Practice tip No. 2. Take great care when addressing correspondence to anyone, patient or other care provider. Often e-mail software has an “auto-complete e-mail-address” feature so if you have 2 patients with the same first name, it is easy to send to the wrong patient. Be careful!
When writing a draft e-mail, it is easy to send it prematurely. (You mean to save the draft, but you hit Send instead.) To avoid this, first write the e-mail and then address it. Send e-mail the way that you send postal mail: only add an address “on the envelope” when you have fully completed and signed the letter (ie, leave the “To” address blank until you have fully completed the e-mail). To reply to an e-mail, hit the Forward button instead of the Reply button. Write the e-mail and only then insert the e-mail address.
When you send a group mailing to patients, use the “bcc” (blind carbon copy) feature so that names and addresses of recipients are kept private. Avoid Reply All. The patient may have copied others, but your reply should go back only to your patient.
Practice tip No. 3. Consider the source of your e-mail chain. Institutional e-mail is a problem because the institution has access to it. Free e-mail and Internet services are best avoided because they may be accessible to unauthorized persons. The same is true for mobile devices where “eavesdropping” is possible. Open-source or searchable social networks such as Twitter or Facebook open themselves up to exponentially larger unauthorized access.
Practice tip No. 4. To use encryption software, the patient is required to also install the same software. The hassle factor of installing such software on computers on both ends of an e-mail is why such encryption software has not become standard. There are excellent Web-based services, such as e-Courier.ca, that offer the highest security possible without the installation of any encryption software. e-Courier.ca also permits massive e-mail attachments, such as CT scan results for instance, that normally would get bounced. Moreover, you receive notification when the patient has opened your e-Courier.ca e-mail.
Practice tip No. 5. Electronic exchanges should all be kept within the patient’s file and the patient should be so informed.
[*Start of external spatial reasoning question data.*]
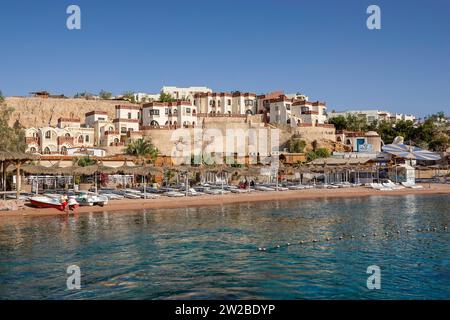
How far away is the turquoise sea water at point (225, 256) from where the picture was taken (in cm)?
1270

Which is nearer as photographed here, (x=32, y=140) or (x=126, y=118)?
(x=32, y=140)

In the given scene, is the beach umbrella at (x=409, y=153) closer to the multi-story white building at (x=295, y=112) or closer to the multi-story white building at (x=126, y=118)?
the multi-story white building at (x=295, y=112)

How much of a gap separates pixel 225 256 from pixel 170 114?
57529mm

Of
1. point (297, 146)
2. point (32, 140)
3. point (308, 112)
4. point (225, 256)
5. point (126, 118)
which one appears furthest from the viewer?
point (308, 112)

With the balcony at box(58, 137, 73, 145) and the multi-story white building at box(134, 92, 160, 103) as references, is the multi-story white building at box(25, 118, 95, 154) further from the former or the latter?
the multi-story white building at box(134, 92, 160, 103)

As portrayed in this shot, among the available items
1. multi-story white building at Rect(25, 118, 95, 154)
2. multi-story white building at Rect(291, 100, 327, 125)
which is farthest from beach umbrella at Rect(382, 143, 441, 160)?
multi-story white building at Rect(25, 118, 95, 154)

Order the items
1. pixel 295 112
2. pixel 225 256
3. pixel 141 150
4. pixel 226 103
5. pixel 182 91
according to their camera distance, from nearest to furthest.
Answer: pixel 225 256 → pixel 141 150 → pixel 295 112 → pixel 226 103 → pixel 182 91

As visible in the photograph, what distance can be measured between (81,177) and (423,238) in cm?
3628

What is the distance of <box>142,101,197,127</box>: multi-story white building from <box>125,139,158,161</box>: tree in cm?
1397

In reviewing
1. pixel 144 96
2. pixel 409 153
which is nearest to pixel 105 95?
pixel 144 96

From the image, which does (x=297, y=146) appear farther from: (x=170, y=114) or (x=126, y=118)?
(x=126, y=118)

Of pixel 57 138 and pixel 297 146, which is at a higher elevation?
pixel 57 138

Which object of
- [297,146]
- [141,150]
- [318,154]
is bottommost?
[318,154]

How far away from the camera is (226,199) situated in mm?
38375
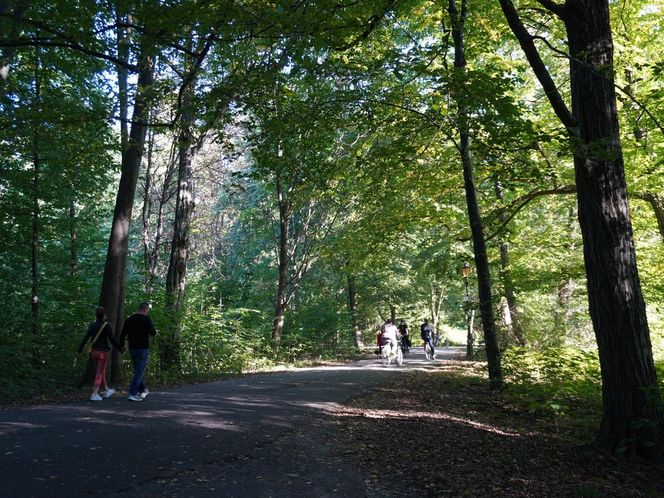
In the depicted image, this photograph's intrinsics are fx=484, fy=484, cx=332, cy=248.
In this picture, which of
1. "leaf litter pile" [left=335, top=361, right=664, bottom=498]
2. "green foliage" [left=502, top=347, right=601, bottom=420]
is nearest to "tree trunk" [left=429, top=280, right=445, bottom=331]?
"green foliage" [left=502, top=347, right=601, bottom=420]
Practice tip No. 6. Because it is impossible to guarantee that e-mail will be read and responded to within a set period, emergency messages and time-sensitive material should not be sent by e-mail. While generally received by the recipient’s e-mail server within seconds, e-mail can sometimes take a circuitous route and ar-rive hours later. Moreover, a patient may not review his e-mail for hours or even days, so ask patients to acknowledge receipt of e-mails by reply e-mail or telephone. Subject lines can contain words denoting urgency or deadlines, such as “Time-sensitive, please acknowledge receipt.”
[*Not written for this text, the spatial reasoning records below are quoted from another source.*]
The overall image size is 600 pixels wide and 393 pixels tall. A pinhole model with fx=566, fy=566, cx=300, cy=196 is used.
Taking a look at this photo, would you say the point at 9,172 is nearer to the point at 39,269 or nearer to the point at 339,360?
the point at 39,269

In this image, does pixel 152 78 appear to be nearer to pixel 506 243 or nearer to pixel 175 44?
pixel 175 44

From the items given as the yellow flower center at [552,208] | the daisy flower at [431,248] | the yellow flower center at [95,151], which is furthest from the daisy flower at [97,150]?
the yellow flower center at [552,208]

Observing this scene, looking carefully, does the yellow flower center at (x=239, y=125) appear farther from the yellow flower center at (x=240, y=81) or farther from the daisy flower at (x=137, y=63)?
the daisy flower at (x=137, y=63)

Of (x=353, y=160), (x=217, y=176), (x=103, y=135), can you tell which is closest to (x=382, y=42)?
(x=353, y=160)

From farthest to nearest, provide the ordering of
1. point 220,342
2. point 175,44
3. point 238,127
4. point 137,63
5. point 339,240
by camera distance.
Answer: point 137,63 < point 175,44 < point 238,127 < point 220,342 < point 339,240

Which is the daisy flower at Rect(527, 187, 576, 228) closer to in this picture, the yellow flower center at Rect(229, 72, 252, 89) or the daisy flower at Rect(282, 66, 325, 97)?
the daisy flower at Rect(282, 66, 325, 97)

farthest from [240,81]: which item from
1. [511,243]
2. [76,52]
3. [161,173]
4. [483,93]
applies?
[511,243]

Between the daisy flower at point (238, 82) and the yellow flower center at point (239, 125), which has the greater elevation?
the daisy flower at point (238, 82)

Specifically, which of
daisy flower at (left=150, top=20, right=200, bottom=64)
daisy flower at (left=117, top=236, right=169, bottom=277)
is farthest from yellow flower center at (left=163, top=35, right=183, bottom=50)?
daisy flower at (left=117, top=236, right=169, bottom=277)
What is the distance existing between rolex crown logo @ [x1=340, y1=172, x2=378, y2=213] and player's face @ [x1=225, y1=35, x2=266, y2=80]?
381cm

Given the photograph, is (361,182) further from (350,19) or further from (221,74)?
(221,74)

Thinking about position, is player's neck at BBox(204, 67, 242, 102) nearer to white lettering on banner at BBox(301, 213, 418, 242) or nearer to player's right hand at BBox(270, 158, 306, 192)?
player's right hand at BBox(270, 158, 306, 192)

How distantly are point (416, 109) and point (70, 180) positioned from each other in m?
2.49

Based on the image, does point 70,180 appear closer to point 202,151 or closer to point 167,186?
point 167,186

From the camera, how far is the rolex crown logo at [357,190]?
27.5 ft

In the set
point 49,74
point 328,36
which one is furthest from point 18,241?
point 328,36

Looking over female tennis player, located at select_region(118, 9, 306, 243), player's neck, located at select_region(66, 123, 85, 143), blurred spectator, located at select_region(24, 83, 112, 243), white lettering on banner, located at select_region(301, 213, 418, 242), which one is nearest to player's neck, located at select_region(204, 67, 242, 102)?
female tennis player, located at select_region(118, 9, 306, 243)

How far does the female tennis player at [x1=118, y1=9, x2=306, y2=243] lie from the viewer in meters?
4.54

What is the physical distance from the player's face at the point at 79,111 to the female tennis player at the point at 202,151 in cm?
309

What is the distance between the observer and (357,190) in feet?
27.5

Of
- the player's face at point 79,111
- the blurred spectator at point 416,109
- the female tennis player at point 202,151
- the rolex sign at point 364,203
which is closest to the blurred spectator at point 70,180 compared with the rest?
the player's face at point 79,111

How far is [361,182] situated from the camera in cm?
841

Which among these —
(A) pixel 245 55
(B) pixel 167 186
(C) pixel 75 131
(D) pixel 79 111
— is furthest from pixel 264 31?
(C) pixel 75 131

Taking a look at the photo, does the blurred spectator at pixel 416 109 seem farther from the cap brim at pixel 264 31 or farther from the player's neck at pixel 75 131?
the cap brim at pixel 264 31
Practice tip No. 7. Because speed of typing results in typos and the perception of curtness, take great care with clear wording and be as brief as possible.
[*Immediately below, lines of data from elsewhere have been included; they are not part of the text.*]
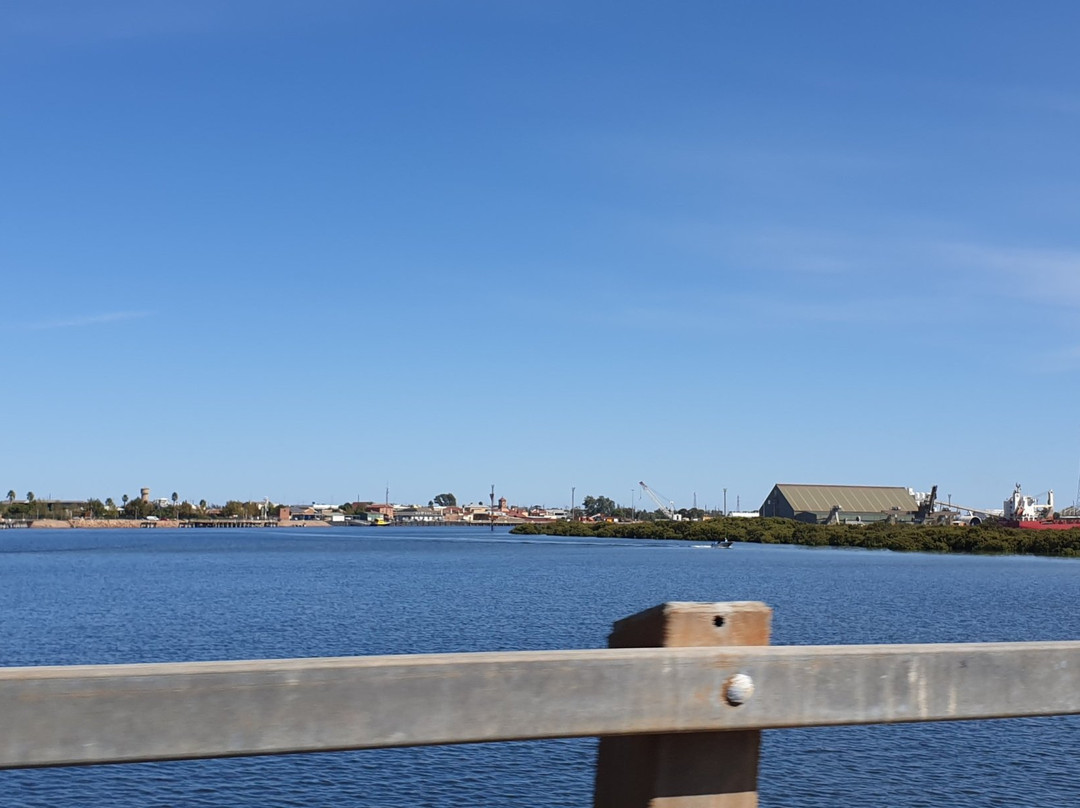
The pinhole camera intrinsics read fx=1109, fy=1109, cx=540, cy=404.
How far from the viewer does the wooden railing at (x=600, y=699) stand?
8.25 feet

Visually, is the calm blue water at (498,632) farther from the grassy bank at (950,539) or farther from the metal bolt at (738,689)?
the grassy bank at (950,539)

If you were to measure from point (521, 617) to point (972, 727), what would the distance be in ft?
90.3

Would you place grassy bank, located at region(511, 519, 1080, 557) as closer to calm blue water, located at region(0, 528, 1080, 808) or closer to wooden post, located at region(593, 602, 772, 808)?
calm blue water, located at region(0, 528, 1080, 808)

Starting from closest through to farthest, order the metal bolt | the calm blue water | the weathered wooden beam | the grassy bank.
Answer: the weathered wooden beam < the metal bolt < the calm blue water < the grassy bank

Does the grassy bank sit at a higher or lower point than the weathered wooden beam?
lower

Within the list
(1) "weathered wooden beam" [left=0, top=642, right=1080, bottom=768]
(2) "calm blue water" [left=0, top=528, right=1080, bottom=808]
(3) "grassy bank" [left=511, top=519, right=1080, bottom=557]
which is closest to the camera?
(1) "weathered wooden beam" [left=0, top=642, right=1080, bottom=768]

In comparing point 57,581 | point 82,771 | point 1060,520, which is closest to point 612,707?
point 82,771

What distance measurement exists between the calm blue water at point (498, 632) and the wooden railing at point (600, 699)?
37.1ft

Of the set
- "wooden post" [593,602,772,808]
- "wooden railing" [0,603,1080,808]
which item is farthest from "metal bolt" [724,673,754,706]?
"wooden post" [593,602,772,808]

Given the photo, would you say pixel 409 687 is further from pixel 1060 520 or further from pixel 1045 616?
pixel 1060 520

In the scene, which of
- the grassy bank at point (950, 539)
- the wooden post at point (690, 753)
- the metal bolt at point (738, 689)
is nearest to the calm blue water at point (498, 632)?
the wooden post at point (690, 753)

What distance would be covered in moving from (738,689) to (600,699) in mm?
390

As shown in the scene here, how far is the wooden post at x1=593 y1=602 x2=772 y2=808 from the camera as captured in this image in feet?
9.77

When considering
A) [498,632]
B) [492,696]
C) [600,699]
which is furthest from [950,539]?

Practice tip No. 8. Prepare standard, courteous messages for unsolicited mail that you do not wish to respond to (eg, “Thank you for your e-mail. Due to the high volume of e-mails, I will not be able to respond. To reach my assistant, please phone during office hours. For after-hour emergencies, please contact so-and-so. For immediate needs, please contact the physician on call or visit your nearest emergency room”).